##### Passage #####
# Need help to correct this behavior please !!



## nfedyk (Jan 13, 2012)

I am doggie sitting my mom's little papillon for the next 10 days. I am working on several behaviors with him due to the fact that my mom has spoiled him so much. He did something yesterday that I am not sure how to correct. I also don't know why he is doing this. We have a big yard that he loves to run around in. When I took him out yesterday I initially had him on the leash. I noticed our neighbor had let his dog out as well and Oliver spotted him through the fence. He started wagging his tail and barking at him so I took him over to the edge of the fence so he could see him up close. After Oliver looked at him for a few seconds he started getting all frantic like and started pulling mouth fulls of grass out of the ground and throwing them. He probably grabbed 3 or 4 mouthfulls of grass before he calmed down. I also noticed he did the same thing when I was walking him and he spotted another dog coming towards us. All of a sudden he decided to become a little lawn mower. Is this just excitement on his part? How do I correct this as we don't want a bunch of bare spots in the lawn? Thanks.


----------



## Maxy24 (Mar 5, 2011)

Probably excitement or frustration (or both). I know a lot of dogs (including Tucker) who kick up grass when they get worked up, never heard of one pulling it up with their mouths though lol. With Tucker I just move him along with the leash or encourage him away from the spot or shoo him away if we're at the park (usually I run a few steps and he'll follow), he's not really persistent about it, I don't think he even realizes he's doing it. I just have to break the trance he gets himself in and he stops (although then he might start barking at them *sigh*).


----------



## xchairity_casex (Oct 8, 2011)

When Cesars gets real excited with his soccer ball in the yard he will do this he will grab mouthfuls of grass and spit it out or eat some. sounds like a bit of frustration and excitment.

try working on getting his attention with a toy and some play time as if he is anything like Cesar in that moment treats and food will do nothing for him you can try but do not be suprised if it fails.


----------



## Liz (Sep 27, 2010)

From your previous posts he is a undisciplined little guy. I would go with frustration/excitement. HE is just kind of impaired in expressing himself. At least this is pretty harmless and non aggressive though redirecting and having him focus on you would be good for him to learn some self control.


----------
#####
### Problem set
- 1) In the thread, what does Maxy24 say Tucker does with grass when he gets worked up?
- 2) Render this sentence from the thread in Spanish: "We have a big yard that he loves to run around in."
The lines that follow come from a source other than the thread.
##### Dataset excerpts #####
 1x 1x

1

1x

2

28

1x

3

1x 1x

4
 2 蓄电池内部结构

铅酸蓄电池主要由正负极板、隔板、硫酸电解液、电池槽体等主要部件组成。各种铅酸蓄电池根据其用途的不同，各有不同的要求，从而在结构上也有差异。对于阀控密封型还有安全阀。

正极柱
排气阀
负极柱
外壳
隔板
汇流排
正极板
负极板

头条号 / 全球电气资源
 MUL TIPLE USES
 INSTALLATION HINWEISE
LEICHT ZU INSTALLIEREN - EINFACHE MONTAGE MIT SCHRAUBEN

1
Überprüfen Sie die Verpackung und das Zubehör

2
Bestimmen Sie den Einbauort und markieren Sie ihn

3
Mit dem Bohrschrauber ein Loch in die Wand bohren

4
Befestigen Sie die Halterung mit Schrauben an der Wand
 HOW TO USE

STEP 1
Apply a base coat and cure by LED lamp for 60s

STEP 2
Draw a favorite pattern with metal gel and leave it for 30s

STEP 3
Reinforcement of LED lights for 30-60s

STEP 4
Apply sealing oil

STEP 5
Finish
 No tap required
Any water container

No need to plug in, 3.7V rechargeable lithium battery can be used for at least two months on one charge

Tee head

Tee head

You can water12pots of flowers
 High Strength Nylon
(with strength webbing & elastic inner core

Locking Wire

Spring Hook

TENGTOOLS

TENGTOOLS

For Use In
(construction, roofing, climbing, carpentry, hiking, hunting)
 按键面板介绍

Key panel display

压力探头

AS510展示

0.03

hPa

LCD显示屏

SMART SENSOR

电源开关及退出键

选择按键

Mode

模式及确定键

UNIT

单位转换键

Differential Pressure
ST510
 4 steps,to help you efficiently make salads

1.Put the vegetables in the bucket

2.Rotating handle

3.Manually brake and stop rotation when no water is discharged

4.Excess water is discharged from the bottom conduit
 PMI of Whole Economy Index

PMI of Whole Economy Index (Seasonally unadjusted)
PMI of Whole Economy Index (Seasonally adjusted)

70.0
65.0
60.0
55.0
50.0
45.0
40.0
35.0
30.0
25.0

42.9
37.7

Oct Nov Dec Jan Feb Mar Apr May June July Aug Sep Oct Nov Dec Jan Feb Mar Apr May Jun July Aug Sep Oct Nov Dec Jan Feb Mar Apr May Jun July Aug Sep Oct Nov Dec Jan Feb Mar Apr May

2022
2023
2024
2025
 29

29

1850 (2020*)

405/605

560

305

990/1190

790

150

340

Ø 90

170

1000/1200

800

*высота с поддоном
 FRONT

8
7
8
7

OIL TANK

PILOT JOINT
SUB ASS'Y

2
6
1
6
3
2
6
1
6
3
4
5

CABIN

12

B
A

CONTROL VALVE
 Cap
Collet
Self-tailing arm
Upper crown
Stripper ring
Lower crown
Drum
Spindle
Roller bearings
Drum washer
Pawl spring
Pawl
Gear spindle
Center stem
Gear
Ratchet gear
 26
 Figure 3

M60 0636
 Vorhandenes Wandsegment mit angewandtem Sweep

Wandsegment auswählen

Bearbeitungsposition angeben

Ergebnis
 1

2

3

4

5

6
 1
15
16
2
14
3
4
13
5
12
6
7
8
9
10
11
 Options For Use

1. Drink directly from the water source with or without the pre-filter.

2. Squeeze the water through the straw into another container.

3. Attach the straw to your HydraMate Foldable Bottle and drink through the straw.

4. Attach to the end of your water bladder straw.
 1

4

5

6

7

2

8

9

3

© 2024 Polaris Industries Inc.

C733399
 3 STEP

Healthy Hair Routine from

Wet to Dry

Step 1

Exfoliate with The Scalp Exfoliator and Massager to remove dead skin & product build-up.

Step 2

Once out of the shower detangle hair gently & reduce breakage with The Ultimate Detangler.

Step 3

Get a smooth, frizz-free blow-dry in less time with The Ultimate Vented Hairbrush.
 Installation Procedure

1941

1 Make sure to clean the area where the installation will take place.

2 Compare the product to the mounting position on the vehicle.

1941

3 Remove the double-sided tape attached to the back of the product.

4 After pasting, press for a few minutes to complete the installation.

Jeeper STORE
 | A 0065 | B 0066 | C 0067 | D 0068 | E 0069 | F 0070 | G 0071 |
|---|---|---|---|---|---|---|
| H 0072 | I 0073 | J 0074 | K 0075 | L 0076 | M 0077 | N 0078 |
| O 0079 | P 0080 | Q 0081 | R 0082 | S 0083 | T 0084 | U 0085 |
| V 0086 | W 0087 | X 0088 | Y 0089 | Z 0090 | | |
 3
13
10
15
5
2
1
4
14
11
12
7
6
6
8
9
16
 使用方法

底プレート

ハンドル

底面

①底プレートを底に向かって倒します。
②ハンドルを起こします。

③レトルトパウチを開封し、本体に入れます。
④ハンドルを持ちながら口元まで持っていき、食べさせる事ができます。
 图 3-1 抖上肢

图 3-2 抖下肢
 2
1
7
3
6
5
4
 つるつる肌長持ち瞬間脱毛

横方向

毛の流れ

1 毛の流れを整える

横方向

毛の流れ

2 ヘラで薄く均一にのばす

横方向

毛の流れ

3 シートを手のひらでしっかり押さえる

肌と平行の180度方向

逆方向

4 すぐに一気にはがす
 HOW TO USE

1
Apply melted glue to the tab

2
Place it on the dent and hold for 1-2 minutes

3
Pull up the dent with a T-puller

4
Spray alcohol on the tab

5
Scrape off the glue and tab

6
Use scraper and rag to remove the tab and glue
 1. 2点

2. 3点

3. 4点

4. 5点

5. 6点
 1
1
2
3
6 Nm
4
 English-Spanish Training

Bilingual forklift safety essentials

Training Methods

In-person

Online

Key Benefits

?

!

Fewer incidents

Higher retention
#####
### Results of the exercise
- 1) He kicks it up.

- 2) Tenemos un patio grande en el que le encanta correr.